Downloadable Sounds (DLS) files and SoundFont (SF2) files
Orinj uses DLS files or SoundFont files to convert MIDI files into wave files, if the user chooses to do so. The DLS file or SoundFont that will be used during the conversion must be specified in the Orinj preferences. Note that this is the only part of the Orinj preferences that is empty by default. The Orinj installation does not contain a DLS file or a SoundFont file. You must specify one, if you want to include MIDI files in your session or if you want to convert MIDI files to wave files. (On Windows, for example, the gm.dls file is available as part of the Windows installation, in one of the Windows system folders).

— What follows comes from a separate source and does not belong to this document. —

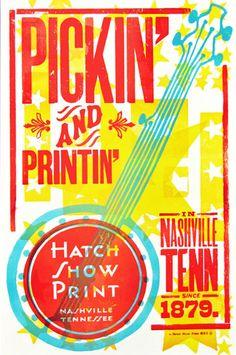 Hatch Show Print poster love #4  http://store.countrymusichalloffame.com/categories/Hatch-Show-Print/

Orinj ignores DLS and SF2 specifications related to chorus, reverb, and scale temperament. Specifically, some instruments in DLS and SF2 files choose to apply reverb or a chorus to notes. Some SF2 presets may choose to alter the default equal tempered tuning of contemporary chromatic scale. These three articulations of the sound are not implemented in Orinj.
If a wave, MIDI, or loop block in a session is changed, not saved, and then removed, the user will have the option of saving the file. However, if the file is saved under a new name, undoing the removal of the block will bring the block into the session before the changes and not the newly saved file with the changes.
If a file is removed from a session, it is never completely closed until Orinj exits. For example, the user will not be able to save over it. This is so that undo works properly (e.g., the user can undo the removal of the file from the session).
If a loop in a session changes, the loop may become shorter or longer. The session will reduce the size of the loop block if the loop is shorter, but will not increase the size of the loop block if the loop is longer. Removing the loop from the session and reinserting it fixes this issue.